▶ _Reading passage_:
Z.: And I think this also applies to the reverse, when praising a person.
R.A.: Sure. If you idealize a person and believe that he is perfect, then afterwards naturally comes disappointment, the idol falls, shatters, and then you go to the opposite excess: “he is a monster; he was false, etc.” No, it’s a human being, it’s a mixture of grays; first you thought it was white, then you say, “then it’s black,” no, it’s a range of grays, or an alternation of black and white.
It is the same even for physical sensations. I have said several times, as the director of the Office of Optics said, “We attribute certain qualities to objects, for example, colors: red, green, etc., but it is not that the object is red or is green; the object simply give off certain vibrations that to our consciousness give the sensation of red and green, but to the color-blind they do not.”
And so for hot and cold; sometimes there are arguments, “it’s hot today”— “but no, it’s cold.” There is no such thing as objective hot and cold, and here is an amusing experiment that proves it: let’s take three containers, in the first one there is water at 5 degrees, in the second one at 15 degrees and in the third one at 30 degrees. Now we put our left hand in the container at 5 degrees and our right hand in the container at 30 degrees for a few minutes; then we take our hands out and put both of them in the container at 15 degrees. What happens? — the left hand feels the water as hot, the right hand feels it is cold by contrast. If you ask the question, “Is this water hot or is it cold?” it turns out that the question that makes no sense. It is not that the water is hot or cold, but it gives us the sensation of hot or cold by contrast to the previous sensation.

(Spatial reasoning records)

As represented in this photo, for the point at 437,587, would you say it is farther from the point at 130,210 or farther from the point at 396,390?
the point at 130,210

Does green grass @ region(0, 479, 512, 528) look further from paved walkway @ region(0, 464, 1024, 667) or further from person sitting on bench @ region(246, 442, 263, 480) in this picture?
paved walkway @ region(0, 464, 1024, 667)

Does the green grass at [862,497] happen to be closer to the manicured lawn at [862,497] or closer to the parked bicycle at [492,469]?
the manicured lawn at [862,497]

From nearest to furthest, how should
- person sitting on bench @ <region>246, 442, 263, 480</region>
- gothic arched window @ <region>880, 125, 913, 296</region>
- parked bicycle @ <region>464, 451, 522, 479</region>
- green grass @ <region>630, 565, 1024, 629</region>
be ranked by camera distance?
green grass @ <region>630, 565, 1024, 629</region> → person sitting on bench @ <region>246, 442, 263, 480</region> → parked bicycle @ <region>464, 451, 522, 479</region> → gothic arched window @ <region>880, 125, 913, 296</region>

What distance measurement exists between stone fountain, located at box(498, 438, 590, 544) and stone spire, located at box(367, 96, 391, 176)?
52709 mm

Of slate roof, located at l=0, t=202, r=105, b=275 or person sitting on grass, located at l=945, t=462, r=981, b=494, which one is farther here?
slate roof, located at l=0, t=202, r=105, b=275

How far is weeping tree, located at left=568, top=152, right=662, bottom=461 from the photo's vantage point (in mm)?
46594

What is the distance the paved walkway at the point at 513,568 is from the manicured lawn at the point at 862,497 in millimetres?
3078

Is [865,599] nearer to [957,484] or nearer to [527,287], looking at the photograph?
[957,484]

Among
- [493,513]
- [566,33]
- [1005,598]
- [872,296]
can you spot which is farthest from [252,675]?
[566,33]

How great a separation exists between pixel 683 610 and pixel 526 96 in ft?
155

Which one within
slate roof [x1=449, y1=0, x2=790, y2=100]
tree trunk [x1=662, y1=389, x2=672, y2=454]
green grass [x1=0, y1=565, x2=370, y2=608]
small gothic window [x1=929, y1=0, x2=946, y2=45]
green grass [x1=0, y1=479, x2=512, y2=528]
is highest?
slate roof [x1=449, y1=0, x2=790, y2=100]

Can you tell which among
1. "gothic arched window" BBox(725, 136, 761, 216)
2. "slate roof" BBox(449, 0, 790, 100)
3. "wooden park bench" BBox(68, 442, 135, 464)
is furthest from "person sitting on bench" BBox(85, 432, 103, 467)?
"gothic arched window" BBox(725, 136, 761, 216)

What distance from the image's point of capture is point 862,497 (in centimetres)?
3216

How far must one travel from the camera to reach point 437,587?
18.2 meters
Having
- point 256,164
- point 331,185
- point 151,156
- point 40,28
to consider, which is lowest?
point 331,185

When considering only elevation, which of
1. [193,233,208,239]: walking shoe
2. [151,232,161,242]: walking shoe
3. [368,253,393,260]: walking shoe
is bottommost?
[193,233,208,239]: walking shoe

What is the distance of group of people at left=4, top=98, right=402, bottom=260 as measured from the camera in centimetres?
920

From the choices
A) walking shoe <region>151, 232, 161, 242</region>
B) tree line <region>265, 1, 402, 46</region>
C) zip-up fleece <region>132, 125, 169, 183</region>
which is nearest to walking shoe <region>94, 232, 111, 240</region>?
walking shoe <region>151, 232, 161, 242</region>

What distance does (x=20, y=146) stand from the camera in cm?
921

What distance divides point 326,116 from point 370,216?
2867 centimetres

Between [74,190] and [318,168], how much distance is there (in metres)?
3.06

▶ _To be done_:
- 1) In the passage on perception, what is the water temperature in the container where both hands are placed at the end of the experiment?
- 2) Reproduce the part of the passage on perception that opens with the words containing "Z.: And I think" and closes with "black and white.".
This spatial reasoning data has no connection to the passage on perception.

▶ _Results of the exercise_:
- 1) 15 degrees

- 2)
Z.: And I think this also applies to the reverse, when praising a person.
R.A.: Sure. If you idealize a person and believe that he is perfect, then afterwards naturally comes disappointment, the idol falls, shatters, and then you go to the opposite excess: “he is a monster; he was false, etc.” No, it’s a human being, it’s a mixture of grays; first you thought it was white, then you say, “then it’s black,” no, it’s a range of grays, or an alternation of black and white.